:: DOCUMENT TEXT ::
Marijuana Inc: Growing Opportunities For Black Businesses


The Grass Isn’t Always Greener

There are several ways that entrepreneurs can profit from legal marijuana. Interested business owners can apply for a dispensary license or become a grower or sell cannabis-infused products, which include edibles, tinctures (extracts), salves (topical applications), and beverages. There’s also testing labs, security firms, and the high-end paraphernalia market, like the glass blowing community, with medical marijuana users spending as much as $10,000 for a weeklong tour of the weed industry.

It can cost anywhere from $1 million to $4 million to finance an upstart dispensary or growth facility. And annual revenues for dispensary owners range from less than $100,000 to more than $1 million, according to the Marijuana Business Factbook, published by MMJ Business Daily.
:::
**QUESTIONS TO ANSWER**.
[1] In the article on legal marijuana businesses, rewrite the paragraph beginning "It can cost anywhere" as a short bulleted list that keeps its main facts.
[2] Summarize the article on legal marijuana businesses in two sentences.
[3] Write the next paragraph of the article on legal marijuana businesses, continuing from its last sentence.
:: DATASET ENTRIES ::
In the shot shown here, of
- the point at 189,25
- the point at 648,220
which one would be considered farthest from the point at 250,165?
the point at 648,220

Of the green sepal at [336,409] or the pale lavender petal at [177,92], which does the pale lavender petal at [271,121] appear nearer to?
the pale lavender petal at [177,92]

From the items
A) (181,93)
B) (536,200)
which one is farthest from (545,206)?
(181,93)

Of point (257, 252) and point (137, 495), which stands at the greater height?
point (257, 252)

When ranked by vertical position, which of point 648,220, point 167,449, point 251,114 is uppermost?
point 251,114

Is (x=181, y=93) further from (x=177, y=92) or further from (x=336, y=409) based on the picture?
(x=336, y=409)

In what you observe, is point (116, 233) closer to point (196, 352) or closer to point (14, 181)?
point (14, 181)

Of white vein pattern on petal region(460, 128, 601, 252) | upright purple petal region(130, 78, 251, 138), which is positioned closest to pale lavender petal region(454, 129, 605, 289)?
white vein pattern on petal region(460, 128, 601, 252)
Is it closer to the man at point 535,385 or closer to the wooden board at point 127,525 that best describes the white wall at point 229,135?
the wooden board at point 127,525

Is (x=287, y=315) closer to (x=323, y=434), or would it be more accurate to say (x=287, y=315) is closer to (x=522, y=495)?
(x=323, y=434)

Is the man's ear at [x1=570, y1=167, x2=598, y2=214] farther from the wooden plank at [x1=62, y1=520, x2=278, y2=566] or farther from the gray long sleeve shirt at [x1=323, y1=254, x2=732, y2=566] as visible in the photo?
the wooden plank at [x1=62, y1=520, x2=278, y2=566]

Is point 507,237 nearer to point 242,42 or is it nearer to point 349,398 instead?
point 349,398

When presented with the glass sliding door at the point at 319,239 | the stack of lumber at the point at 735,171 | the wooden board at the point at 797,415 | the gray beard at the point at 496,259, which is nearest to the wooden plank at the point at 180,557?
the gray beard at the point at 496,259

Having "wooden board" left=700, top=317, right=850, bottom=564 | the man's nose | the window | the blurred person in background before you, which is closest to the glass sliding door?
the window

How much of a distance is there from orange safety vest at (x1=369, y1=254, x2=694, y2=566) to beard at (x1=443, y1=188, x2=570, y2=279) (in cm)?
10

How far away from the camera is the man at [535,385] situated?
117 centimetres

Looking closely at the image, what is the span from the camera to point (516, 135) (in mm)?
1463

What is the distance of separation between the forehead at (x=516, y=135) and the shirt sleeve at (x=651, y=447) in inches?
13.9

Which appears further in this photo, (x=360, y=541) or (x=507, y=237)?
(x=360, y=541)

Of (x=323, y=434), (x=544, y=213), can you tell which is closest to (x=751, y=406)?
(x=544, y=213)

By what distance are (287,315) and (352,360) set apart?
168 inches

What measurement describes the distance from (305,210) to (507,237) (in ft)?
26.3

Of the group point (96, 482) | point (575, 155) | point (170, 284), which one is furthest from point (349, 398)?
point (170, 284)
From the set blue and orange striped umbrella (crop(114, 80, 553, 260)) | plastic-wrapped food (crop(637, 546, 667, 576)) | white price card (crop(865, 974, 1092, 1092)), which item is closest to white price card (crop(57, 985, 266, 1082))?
:::
**RESPONSES BY TASK**.
[1]
- Financing a new dispensary or growth facility can cost $1 million to $4 million.
- Dispensary owners' annual revenues range from under $100,000 to over $1 million.
- The revenue figures come from the Marijuana Business Factbook, published by MMJ Business Daily.

[2] Entrepreneurs can profit from legal marijuana in several ways: running dispensaries, growing cannabis, selling infused products, or working in testing labs, security firms, and the high-end paraphernalia market. Starting a dispensary or growth facility can cost $1 million to $4 million, and according to the Marijuana Business Factbook, dispensary owners' annual revenues range from under $100,000 to more than $1 million.

[3]
Legal cannabis enterprises under state law are getting hammered by federal tax laws, facing an income tax rate as high as 50% to 75% compared with 15% and 30% for other businesses. The substantial charge is the result of a 1982 tax code provision barring those who sell illegal substances from deducting related expenses, such as rent or payroll, on federal income taxes.

But the big issue is banking. Financial institutions are reluctant to take deposits, make loans, or issue credit cards because marijuana is still illegal under federal law, even though 18 states have decriminalized it, generally relegating pot possession to a minor offense subject to fines. Federal law, however, still classifies marijuana as Schedule 1 of the Controlled Substances Act, which means it has no medicinal use and is a drug on par with heroin, acid (LSD), and ecstasy.

Financial institutions fear that federal agencies will hit them with racketeering or money laundering charges if they handle marijuana money. As a result, such businesses are forced into cash-only transactions, placing retailers’ safety at risk of burglary and assault. In July, the House of Representatives voted to allow banks, without penalty, to provide traditional banking services to cannabis businesses that are legal under state law.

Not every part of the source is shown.